A public school teacher in Massachusetts knelt in protest during the daily Pledge of Allegiance, it was learned on Wednesday.
The incident happened last Thursday morning at the Russell Street Elementary School in Littleton, where a substitute teacher dropped to bended knee during the pledge in full view of students.
Afterward, the teacher shared her political views with students as a way to explain her actions, according to NBC Boston.
The gesture of protest was so controversial that a number of parents and students expressed their displeasure to administrators.
The backlash grew to the point where the principal felt the need to put out a statement to the media chiding the substitute teacher.
The incident happened last Thursday morning at the Russell Street Elementary School in Littleton, where a substitute teacher dropped to bended knee during the pledge in full view of students
‘The Littleton Public Schools respect the rights of all individuals to participate or respectfully abstain from participating in the Pledge of Allegiance,’ Principal Scott Bazydlo said in a statement.
‘While this topic is timely and does have educational merit, it should be addressed sensitively and age-appropriately by permanent faculty and inclusive of the beliefs of all children and families.’
The principal said that though the protest was ‘well-intended…[it] should not have taken place in the fashion it did.’
The school did not say if it disciplined the substitute teacher in any way, nor would it reveal her identity.
‘I don’t particularly care for it actually,’ another parents told NBC Boston.
“I don’t know that the school should have someone there that’s expressing their opinion that way.”
The parent said the teacher was ‘disrespectful’ and said it’s ‘not the platform’ in an elementary school.
The controversy in Massachusetts is just the latest flare-up in the week-long national debate over political protests against the flag and national symbols.

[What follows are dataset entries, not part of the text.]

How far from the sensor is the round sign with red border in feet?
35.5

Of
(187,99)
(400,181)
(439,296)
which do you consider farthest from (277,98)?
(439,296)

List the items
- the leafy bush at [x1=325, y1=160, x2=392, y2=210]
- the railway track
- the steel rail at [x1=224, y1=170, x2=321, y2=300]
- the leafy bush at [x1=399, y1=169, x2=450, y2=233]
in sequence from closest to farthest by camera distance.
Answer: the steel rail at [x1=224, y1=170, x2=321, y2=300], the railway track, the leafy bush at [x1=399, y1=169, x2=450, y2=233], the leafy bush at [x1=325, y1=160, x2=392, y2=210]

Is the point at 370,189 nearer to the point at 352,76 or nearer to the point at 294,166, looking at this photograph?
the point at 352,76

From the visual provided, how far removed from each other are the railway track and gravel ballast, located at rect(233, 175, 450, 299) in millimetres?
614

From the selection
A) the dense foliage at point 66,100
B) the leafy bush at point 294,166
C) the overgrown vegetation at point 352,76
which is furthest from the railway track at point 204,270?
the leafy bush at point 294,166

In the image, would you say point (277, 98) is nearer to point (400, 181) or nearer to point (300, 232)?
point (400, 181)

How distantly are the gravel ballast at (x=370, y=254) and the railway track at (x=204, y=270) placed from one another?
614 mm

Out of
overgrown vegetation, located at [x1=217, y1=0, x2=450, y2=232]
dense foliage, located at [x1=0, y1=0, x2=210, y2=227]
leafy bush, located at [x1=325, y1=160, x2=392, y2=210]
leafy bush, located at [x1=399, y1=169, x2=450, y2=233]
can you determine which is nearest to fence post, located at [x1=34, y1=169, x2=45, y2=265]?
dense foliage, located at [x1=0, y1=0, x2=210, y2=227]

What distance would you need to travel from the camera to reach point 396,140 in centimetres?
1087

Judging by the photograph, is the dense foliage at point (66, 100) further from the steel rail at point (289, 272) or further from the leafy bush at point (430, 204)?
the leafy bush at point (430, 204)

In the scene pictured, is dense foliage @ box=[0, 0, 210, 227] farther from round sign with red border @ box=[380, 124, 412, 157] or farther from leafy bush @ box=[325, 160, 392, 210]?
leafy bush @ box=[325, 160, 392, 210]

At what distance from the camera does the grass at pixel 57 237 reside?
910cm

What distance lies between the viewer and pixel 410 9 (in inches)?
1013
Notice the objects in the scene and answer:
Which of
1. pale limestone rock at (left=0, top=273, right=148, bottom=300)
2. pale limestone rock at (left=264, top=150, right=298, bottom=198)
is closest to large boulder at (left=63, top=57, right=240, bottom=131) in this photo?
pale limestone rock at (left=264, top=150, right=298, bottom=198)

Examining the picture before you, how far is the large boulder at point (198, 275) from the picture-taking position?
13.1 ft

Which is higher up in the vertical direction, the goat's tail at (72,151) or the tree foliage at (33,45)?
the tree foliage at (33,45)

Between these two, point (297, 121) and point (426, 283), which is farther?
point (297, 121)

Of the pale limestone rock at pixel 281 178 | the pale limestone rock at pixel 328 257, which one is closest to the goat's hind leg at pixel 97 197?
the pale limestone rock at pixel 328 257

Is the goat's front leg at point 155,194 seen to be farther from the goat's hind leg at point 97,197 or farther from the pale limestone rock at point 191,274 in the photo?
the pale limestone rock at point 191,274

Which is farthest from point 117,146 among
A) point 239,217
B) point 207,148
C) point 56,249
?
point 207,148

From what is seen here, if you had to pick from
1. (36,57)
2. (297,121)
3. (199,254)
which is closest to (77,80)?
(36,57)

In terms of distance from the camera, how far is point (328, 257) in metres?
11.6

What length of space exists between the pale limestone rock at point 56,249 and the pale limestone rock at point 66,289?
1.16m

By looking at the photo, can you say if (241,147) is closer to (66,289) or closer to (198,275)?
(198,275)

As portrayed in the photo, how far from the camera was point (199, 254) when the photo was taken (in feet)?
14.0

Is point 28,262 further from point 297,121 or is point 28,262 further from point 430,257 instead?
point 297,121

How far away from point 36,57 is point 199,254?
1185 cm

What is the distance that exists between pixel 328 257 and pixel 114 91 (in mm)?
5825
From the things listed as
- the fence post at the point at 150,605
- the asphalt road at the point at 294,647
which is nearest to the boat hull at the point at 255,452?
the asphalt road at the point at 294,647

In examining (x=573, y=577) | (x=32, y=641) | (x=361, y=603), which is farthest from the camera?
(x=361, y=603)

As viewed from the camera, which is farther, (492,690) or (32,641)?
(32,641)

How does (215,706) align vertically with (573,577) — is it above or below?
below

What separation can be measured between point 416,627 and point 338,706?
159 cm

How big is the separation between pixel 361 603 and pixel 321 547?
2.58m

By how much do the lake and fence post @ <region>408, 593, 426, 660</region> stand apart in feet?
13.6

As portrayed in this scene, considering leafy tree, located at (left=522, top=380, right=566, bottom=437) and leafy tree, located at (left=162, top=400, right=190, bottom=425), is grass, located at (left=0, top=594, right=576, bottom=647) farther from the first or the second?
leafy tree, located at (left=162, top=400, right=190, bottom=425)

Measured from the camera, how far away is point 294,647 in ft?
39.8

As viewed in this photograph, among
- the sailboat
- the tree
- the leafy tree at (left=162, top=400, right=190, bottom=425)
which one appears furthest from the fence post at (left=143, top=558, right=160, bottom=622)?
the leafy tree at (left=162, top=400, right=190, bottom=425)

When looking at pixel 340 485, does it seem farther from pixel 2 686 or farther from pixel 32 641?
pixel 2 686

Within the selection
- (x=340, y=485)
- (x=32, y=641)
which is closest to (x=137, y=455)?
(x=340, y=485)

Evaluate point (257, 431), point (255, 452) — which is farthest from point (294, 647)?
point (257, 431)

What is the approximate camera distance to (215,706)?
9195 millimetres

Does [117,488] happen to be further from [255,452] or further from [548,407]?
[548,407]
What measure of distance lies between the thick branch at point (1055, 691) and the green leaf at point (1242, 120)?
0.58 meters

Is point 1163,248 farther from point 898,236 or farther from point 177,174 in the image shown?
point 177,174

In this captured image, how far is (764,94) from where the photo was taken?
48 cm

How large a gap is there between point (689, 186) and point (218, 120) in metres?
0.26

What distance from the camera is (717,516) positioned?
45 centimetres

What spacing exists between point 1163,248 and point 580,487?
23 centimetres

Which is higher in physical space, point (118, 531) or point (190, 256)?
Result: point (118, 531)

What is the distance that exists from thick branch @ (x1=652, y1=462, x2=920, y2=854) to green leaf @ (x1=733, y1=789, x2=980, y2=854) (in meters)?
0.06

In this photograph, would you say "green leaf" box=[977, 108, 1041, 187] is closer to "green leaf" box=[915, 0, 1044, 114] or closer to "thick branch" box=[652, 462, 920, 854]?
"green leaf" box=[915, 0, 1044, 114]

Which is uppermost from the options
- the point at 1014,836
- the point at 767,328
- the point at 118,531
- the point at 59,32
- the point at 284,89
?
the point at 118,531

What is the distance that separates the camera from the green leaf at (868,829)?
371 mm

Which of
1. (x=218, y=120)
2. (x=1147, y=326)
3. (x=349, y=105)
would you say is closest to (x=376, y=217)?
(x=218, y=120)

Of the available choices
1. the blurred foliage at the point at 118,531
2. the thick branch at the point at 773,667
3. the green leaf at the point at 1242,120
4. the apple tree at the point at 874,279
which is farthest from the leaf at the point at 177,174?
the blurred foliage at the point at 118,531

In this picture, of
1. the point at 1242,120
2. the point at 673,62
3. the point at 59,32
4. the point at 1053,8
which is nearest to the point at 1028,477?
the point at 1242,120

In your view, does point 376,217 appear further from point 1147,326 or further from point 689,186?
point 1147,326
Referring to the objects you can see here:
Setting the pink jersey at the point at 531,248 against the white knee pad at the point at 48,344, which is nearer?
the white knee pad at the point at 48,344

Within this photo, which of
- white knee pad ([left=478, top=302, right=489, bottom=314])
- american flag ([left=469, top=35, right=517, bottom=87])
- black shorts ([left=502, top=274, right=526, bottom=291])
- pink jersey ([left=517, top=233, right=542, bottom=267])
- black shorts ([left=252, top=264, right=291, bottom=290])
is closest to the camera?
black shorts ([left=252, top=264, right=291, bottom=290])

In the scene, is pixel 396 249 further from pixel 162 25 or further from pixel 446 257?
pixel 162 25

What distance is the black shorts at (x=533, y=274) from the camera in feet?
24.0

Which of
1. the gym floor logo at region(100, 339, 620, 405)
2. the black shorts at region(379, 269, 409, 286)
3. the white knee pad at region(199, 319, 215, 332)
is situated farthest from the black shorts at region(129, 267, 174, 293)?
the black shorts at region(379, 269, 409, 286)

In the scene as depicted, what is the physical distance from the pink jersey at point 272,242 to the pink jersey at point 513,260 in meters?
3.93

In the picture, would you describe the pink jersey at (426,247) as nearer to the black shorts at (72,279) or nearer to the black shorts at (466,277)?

Several dozen NFL players, fewer than last week, chose to sit or kneel during the national anthem at the start of games on Sunday, a day after President Donald Trump again demanded an end to a protest he sees as a sign of disrespect for the flag.
The symbolic gesture, initiated last year by then-San Francisco 49ers quarterback Colin Kaepernick, snowballed last week following calls by Trump for team owners to fire athletes who sat out the anthem.
Several dozen NFL players, fewer than last week, chose to sit or kneel during the national anthem at the start of games on Sunday. Kansas City Chiefs linebackers Justin Houston (left) and Ukeme Eligwe (right) sit on the bench during the anthem before Monday’s game against the Redskins in Kansas City
On Sunday, more than 40 players, many of them on the 49ers, sat or knelt on one knee during renditions of the Star-Spangled Banner in the 15 National Football League games, compared with 180 players in all 16 games a week earlier.
Some African-American players have adopted the practice of kneeling during the anthem to protest against police treatment of racial minorities.
Critics including Trump object to any protest, regardless of its merits, during a ceremony meant to honour the flag and military veterans.
Some 30 members of the 49ers knelt before a game in Arizona on Sunday, and their general manager and chief executive stood behind them, The Mercury News in the San Francisco Bay area reported.
In Seattle, several members of the Seahawks sat out the national anthem, while their opponents, the Indianapolis Colts, linked arms along the sidelines.
In other games, players on some teams went to one knee before the anthem was played and then rose as a team when the song began. Players on a handful of teams stood with raised fists during parts of the anthem or after it, according to a team-by-team rundown from sports television network ESPN.
At London’s Wembley Stadium, where the NFL’s first game was played on Sunday, three members of the Miami Dolphins knelt as singer Darius Rucker performed the US anthem.
All of the other uniformed Dolphins and their opponents, the New Orleans Saints, stood along the sidelines, many with their right hands over their hearts.
The three players who had knelt stood for the British anthem, God Save the Queen.